Vabenejulio · 18/09/2024 21:11

Araminta1003 · 18/09/2024 18:38

@Marchesman - what are your thoughts on the cases in the US where the Supreme Court outlawed affirmative action pretty much?

We do have an overrepresentation in some private schools of BAME, especially Asian minorities, so could they have a claim against eg Cambridge university? Is it conceivable?

An "overrepresentation in some private schools of BAME, especially Asian minorities"?

An overrepresentation implies you think there's a correct level of representation. And that those BAME pupils are there to represent. Does it occur to you that they may be there on merit? That - as it at the root of the affirmative action situation in the US - some communities support/value/pay more to ensure a higher academic standard than their peers? You're saying this on a thread purportedly about merit-based college acceptance?

Your posts aren't even dog-whistling. They're blatant. I've been in correspondence with @MNHQ today.

Araminta1003 · 18/09/2024 21:22

@Vabenejulio - nice try… won’t wash.

An “overrepresentation” means compared to local average.

Vabenejulio · 18/09/2024 21:24

How does "overrepresentation" mean "compared to local average"?

What does that mean?

Local average what? %age of the population?

Do you think there should be a quota system? So not at all merit-based?

Why should it be local?

Why should there be a comparison to local averages?

What am I trying to do? I have, actually, said what I see. I'm not trying to do anything more than that.

Araminta1003 · 18/09/2024 21:34

If there are higher percentages of certain races in private schools and the Government and universities are discriminating against private schools, then yes, RACE is a protected characteristic. At law.

Marchesman · 18/09/2024 21:36

HeavyMetalMaiden · 18/09/2024 17:38

Oh dear.

Academic articles are fine, it’s the OP’s poor use of them that’s the issue. You can’t get a first (or any degree really) if you use use unexplained acronyms in your essays, use data that doesn’t support your argument, and make points that don’t follow from what came before lol.

Nobody suggested banning Latin on this thread.

Nobody suggested banning any books.

Never mind academic articles, simply written Mumsnet posts seem beyond you.

I know I'm going to regret this but here goes.

Someone said: "Many private school students are from disadvantaged backgrounds"

To which you responded: "This a ridiculous statement." followed by some ill informed and rude stuff about "scammy bursaries".

My response was to quote a paper that contained actual data on the proportion of pupils from disadvantaged backgrounds.

I appreciate why from where you are sitting, showing you to be wrong again was a poor use of an academic article.

What I don't understand is: "You can’t get a first (or any degree really) use unexplained acronyms in your essays, use data that doesn’t support your argument, and make points that don’t follow from what came before lol."

In the circumstance that would be hilarious. But I'm really, really, struggling to understand how you could end the tirade with a bloody acronym!

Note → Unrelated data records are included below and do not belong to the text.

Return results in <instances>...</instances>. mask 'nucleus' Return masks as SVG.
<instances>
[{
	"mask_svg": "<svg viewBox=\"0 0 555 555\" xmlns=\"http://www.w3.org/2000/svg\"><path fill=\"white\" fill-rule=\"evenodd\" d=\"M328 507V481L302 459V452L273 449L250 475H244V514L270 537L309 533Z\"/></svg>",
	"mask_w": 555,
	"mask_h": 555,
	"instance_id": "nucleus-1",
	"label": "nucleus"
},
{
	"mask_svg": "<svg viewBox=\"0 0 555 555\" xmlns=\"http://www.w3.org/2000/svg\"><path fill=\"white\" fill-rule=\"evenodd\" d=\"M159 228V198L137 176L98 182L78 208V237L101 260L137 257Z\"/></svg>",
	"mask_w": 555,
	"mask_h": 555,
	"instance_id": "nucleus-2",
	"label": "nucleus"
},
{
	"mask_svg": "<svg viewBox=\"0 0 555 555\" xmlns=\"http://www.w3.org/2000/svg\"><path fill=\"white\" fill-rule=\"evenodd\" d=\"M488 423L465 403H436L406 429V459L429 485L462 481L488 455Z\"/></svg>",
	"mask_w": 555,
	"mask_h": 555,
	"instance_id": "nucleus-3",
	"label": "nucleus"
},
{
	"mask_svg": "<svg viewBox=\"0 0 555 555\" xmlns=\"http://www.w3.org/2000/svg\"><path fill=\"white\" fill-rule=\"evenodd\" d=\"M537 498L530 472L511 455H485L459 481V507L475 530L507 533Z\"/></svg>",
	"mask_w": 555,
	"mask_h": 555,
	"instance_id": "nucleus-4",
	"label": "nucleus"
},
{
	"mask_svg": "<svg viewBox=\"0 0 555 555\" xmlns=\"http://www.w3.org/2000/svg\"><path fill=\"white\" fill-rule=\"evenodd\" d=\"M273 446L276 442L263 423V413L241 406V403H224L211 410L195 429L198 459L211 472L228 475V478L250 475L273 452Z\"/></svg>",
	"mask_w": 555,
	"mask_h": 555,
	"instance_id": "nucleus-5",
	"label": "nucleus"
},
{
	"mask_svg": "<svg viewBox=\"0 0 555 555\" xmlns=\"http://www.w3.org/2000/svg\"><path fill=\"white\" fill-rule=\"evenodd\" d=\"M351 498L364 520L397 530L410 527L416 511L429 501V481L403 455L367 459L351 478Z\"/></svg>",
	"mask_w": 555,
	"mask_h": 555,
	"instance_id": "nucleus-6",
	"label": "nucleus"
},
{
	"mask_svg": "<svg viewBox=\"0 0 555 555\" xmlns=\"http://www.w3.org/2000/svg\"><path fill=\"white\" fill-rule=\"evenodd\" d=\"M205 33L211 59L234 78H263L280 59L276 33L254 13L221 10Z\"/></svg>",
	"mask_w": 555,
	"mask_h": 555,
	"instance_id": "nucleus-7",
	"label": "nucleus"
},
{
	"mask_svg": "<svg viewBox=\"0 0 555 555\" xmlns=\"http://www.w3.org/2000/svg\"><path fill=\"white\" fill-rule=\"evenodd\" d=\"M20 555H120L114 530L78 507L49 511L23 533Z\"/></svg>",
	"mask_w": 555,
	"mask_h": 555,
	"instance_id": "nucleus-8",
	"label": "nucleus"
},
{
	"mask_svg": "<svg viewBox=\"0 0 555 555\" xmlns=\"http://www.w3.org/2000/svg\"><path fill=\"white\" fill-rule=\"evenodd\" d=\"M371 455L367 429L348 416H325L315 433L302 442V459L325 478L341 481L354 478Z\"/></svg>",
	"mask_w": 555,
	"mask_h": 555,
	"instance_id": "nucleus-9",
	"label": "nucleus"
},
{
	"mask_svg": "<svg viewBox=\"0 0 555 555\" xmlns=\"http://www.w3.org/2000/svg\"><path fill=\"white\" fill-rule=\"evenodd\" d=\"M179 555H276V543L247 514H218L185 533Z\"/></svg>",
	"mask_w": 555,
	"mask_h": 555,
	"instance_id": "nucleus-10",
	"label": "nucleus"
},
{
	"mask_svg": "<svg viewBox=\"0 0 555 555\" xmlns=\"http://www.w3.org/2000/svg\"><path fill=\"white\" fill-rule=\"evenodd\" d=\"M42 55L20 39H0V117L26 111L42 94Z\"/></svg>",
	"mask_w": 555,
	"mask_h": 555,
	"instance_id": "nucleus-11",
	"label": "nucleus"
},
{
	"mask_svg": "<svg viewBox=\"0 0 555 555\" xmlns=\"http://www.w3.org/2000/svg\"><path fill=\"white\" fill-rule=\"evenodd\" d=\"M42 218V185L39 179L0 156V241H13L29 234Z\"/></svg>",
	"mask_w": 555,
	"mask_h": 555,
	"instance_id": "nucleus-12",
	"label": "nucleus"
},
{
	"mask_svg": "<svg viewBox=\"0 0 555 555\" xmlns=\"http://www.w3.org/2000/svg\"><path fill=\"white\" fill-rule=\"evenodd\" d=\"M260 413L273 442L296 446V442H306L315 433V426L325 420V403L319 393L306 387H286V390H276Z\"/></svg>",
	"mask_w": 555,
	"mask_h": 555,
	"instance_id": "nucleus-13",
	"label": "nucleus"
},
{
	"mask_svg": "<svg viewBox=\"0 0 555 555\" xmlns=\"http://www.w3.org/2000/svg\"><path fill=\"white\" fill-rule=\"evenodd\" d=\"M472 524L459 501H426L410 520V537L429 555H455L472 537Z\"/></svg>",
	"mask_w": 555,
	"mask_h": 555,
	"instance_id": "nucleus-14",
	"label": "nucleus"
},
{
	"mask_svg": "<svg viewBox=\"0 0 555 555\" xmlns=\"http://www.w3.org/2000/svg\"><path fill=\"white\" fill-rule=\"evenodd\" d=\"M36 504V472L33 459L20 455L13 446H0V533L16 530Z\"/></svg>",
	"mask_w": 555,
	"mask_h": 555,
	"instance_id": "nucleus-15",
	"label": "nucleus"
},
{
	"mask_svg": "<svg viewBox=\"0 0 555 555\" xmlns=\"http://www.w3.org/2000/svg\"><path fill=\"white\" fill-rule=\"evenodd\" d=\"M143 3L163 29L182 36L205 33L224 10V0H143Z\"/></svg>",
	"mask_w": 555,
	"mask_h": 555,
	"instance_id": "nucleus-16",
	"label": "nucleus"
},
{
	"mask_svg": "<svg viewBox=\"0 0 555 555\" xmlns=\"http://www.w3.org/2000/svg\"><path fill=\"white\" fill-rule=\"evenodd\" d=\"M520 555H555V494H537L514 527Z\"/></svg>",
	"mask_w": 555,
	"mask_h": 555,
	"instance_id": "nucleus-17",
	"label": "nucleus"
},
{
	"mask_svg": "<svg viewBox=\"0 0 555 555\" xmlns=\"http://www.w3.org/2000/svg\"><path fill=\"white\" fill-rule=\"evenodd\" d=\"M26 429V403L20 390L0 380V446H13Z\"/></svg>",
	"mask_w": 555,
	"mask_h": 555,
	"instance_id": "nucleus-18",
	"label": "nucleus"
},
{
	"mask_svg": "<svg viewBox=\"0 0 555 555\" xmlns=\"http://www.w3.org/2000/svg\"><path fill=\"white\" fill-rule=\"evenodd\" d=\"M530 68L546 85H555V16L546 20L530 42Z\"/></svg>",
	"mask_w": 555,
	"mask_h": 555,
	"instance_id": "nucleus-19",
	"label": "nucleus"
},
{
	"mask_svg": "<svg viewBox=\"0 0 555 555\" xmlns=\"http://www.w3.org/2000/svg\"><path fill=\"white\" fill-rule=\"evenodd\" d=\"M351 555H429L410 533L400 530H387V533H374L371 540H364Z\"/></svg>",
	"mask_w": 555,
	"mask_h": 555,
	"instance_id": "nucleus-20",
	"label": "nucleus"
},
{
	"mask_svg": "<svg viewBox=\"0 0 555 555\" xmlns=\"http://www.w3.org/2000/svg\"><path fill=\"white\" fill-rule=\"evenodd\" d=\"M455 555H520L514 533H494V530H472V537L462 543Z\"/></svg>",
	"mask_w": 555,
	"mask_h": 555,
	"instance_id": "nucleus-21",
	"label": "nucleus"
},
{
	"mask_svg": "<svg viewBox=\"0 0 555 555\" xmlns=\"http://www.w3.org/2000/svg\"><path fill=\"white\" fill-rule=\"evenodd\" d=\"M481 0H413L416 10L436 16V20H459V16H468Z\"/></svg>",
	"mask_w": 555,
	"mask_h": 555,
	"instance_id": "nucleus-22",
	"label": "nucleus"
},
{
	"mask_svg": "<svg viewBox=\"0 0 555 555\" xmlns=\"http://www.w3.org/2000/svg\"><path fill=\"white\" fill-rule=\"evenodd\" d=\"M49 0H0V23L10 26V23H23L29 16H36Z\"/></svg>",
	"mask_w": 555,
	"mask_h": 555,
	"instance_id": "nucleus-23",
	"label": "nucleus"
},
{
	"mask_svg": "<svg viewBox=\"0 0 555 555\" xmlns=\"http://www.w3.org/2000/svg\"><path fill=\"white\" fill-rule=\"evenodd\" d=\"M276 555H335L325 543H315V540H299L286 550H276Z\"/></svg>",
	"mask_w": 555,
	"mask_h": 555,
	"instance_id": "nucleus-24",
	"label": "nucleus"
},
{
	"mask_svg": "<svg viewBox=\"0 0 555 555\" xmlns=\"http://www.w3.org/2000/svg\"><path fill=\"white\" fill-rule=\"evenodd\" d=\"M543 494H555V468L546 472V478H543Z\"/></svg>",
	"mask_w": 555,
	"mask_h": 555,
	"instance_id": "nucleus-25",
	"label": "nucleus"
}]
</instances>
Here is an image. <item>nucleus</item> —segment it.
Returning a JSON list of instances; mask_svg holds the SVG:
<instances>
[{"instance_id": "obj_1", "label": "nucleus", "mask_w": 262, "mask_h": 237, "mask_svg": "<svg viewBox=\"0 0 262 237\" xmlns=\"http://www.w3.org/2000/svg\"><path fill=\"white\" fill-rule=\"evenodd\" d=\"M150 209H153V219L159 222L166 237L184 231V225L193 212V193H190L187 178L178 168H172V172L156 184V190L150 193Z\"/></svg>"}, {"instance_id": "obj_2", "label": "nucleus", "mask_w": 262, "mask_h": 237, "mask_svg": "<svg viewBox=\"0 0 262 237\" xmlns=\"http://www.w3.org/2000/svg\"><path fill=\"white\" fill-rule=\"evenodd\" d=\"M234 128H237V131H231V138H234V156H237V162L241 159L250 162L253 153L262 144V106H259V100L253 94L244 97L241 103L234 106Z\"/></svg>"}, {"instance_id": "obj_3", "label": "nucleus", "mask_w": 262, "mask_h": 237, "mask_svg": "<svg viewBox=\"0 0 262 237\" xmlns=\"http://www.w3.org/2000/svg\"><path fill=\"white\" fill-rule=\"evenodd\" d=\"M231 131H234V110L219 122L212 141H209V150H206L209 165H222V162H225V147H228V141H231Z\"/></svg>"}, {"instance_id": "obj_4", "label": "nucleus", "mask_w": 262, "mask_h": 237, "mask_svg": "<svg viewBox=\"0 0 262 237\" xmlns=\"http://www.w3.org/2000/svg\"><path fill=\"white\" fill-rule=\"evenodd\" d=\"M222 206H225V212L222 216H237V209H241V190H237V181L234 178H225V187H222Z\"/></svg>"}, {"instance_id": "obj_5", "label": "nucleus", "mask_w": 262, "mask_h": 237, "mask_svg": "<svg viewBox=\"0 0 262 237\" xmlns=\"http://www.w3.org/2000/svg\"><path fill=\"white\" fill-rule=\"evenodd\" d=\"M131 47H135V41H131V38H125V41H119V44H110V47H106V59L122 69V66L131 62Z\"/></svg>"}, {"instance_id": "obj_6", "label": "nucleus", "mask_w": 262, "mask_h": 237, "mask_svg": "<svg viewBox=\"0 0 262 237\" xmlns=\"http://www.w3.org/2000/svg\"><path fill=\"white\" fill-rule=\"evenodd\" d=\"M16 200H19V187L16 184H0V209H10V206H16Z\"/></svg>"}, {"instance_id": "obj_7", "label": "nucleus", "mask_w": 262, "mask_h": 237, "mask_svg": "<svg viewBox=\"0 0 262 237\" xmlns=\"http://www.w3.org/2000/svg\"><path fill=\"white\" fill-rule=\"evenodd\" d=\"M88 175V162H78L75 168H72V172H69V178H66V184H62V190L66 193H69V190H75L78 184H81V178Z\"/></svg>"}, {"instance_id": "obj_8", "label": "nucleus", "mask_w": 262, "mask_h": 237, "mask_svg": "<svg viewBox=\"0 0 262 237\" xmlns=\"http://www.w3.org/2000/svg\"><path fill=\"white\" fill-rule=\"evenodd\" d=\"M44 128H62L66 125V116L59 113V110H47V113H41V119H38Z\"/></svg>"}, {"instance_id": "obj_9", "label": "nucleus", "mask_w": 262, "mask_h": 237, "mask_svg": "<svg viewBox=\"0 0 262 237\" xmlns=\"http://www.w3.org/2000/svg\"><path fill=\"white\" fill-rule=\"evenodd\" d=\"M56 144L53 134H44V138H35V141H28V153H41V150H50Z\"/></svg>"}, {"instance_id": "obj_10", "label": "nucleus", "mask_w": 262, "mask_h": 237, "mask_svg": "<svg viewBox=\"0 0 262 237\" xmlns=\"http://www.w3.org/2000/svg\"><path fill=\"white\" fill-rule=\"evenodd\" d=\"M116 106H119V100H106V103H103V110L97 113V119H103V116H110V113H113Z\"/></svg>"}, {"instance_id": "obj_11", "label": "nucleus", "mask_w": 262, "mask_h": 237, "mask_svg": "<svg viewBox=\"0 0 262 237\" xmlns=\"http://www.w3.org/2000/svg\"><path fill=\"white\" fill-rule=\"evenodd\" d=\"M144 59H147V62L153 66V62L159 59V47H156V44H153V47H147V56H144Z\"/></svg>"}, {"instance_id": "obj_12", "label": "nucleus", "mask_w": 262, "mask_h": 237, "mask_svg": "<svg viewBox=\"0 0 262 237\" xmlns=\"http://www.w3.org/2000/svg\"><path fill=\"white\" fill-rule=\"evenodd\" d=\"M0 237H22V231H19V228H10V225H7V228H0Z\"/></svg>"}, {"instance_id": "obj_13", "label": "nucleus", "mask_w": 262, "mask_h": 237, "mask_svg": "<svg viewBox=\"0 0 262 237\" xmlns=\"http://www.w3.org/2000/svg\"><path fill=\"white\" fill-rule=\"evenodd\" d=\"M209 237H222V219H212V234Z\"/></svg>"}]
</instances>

edit: an article, not articles

OP posts:
HeavyMetalMaiden · 18/09/2024 21:46

Araminta1003 · 18/09/2024 18:39

@HeavyMetalMaiden - @Marchesman has me fooled, sounds more like whistleblowing to me than anything else.
Must be frustrating when you see the dogma lead to Imperial beating you, right?

Lol - I care not one jot where Imperial and (presumably) Cambridge sit in a ranking scheme. I’ve got nothing to do with either.

I’ve found this thread really interesting though in seeing how some rather privileged folk attempt to justify that they and their offspring are not actually privileged, and are in fact some sort of victims. It’s all rather tragic and hilarious at the same time.

Marchesman · 18/09/2024 21:48

It was @Fishgish who pointed out that many children in private schools are from disadvantaged backgrounds.